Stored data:
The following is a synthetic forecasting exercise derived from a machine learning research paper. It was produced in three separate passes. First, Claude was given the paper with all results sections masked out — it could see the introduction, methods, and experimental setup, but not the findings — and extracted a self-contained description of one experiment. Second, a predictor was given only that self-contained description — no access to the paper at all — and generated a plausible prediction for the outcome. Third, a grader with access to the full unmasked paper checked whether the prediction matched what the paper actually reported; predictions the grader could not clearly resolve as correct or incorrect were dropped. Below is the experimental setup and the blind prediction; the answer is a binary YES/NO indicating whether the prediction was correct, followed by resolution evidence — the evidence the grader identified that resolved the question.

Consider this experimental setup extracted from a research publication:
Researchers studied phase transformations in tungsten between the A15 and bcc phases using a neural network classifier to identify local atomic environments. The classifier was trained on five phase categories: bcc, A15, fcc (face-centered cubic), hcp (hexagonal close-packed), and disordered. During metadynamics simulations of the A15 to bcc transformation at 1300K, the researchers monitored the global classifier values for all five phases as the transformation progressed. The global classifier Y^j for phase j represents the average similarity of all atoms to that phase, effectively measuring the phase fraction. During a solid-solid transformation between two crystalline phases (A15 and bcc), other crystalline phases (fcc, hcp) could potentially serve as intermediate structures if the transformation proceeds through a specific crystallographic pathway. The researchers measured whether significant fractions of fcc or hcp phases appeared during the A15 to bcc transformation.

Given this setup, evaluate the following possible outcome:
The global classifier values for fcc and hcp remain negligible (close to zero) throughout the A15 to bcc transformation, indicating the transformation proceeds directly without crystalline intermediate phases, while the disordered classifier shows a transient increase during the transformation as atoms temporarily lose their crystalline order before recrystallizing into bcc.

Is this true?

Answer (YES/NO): YES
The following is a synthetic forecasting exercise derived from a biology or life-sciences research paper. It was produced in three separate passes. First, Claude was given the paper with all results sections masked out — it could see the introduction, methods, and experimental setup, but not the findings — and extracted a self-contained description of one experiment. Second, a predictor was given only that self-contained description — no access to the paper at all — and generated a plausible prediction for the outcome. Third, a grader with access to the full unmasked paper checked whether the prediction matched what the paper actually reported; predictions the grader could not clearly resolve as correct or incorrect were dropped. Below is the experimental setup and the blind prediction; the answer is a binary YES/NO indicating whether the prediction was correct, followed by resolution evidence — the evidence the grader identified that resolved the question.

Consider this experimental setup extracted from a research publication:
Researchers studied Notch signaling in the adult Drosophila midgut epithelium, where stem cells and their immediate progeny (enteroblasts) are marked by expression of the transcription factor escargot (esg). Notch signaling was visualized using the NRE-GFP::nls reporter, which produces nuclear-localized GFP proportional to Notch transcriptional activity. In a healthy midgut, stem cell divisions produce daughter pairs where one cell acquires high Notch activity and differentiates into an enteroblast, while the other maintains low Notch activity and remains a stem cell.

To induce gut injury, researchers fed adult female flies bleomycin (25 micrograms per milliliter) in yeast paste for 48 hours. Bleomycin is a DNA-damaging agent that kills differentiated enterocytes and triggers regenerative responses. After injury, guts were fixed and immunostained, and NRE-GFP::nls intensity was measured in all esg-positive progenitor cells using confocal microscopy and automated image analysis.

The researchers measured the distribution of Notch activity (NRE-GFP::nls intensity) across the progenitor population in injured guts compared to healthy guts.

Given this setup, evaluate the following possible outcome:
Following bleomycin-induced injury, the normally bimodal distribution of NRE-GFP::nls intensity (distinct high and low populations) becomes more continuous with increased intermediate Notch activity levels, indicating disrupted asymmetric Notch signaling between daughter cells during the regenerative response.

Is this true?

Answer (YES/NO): NO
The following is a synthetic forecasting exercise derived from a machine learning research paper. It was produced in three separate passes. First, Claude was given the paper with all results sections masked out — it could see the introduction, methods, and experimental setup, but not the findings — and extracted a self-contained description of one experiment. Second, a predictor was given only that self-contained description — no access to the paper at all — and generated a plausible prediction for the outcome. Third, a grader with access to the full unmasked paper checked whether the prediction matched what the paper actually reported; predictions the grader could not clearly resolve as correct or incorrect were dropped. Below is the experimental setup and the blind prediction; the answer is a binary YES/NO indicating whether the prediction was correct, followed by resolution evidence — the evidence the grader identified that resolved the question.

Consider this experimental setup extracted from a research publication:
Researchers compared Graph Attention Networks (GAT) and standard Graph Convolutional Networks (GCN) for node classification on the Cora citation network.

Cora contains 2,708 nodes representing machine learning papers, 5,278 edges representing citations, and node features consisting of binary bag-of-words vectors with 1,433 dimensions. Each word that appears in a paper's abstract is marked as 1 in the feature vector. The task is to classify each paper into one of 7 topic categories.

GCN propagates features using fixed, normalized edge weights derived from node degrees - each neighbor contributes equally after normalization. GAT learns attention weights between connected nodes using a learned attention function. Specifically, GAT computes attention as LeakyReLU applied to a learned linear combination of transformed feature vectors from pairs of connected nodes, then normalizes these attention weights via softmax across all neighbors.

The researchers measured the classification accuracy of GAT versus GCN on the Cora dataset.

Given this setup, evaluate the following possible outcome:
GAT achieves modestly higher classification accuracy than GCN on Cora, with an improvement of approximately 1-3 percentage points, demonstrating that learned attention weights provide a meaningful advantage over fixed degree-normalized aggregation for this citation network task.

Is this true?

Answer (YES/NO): NO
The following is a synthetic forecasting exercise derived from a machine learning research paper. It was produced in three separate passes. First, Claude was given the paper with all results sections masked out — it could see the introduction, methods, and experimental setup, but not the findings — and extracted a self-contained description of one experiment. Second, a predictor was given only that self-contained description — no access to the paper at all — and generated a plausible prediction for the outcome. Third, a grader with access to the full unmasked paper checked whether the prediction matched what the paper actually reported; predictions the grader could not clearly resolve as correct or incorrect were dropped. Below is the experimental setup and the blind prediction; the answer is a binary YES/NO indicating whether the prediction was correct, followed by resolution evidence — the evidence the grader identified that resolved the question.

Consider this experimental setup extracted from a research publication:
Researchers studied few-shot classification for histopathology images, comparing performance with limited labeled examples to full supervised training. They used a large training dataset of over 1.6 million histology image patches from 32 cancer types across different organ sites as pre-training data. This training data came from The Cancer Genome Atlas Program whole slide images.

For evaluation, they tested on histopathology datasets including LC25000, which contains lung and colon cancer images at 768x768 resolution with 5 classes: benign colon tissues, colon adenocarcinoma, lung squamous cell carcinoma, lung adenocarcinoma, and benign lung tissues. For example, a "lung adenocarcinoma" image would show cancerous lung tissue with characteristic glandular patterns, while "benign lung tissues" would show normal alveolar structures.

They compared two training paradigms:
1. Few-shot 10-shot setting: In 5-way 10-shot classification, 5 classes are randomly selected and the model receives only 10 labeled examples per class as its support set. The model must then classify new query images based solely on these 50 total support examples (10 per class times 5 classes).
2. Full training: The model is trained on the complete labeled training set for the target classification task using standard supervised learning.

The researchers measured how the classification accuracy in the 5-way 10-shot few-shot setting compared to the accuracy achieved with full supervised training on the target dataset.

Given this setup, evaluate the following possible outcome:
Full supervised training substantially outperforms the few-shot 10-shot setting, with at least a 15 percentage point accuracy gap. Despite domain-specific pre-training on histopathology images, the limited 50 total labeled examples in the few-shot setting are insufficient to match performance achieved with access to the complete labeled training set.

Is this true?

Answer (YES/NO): NO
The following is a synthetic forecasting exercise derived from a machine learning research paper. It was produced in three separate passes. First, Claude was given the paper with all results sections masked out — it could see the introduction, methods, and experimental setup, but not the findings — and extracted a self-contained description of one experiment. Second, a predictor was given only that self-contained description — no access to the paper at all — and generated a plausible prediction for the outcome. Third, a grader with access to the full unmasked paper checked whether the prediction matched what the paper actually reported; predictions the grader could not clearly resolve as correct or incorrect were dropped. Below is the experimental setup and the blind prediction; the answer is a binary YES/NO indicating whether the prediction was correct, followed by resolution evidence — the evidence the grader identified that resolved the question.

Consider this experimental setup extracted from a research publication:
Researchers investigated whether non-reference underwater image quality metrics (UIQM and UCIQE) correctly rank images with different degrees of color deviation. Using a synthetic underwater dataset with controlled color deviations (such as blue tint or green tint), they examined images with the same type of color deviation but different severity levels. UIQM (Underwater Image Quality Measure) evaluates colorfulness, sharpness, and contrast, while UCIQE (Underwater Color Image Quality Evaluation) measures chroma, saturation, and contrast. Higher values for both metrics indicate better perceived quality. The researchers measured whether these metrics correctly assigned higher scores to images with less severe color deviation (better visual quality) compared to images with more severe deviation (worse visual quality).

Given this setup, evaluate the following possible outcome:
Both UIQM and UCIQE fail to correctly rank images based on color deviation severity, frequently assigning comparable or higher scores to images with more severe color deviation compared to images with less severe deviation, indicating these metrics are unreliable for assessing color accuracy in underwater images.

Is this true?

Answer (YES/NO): NO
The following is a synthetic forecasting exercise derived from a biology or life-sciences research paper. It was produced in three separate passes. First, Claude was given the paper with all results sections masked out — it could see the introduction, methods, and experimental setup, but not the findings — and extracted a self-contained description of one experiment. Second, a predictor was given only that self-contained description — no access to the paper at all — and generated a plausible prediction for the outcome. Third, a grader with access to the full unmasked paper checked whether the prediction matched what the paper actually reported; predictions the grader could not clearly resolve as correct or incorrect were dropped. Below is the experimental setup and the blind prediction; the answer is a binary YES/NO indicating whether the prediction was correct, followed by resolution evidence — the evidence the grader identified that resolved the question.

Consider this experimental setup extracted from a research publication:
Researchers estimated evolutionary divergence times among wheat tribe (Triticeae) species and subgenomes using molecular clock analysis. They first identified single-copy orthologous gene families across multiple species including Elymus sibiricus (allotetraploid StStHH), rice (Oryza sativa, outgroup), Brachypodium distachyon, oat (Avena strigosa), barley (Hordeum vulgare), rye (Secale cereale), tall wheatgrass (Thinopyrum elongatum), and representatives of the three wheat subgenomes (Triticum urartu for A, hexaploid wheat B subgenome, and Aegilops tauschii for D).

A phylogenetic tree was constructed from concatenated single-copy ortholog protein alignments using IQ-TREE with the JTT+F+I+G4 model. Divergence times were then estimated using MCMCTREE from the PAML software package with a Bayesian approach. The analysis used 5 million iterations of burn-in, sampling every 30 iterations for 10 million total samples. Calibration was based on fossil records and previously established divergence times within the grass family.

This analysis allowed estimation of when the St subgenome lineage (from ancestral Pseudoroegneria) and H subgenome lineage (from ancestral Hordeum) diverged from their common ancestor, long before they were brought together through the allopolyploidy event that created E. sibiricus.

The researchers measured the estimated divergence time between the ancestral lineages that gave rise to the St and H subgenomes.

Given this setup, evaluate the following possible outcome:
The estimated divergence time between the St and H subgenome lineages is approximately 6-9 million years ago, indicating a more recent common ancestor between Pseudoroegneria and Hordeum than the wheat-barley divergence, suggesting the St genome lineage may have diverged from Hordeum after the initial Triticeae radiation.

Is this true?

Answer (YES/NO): NO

### Task
State how many lines in the entries above hold the word "injury", with no further text.

### Your response
2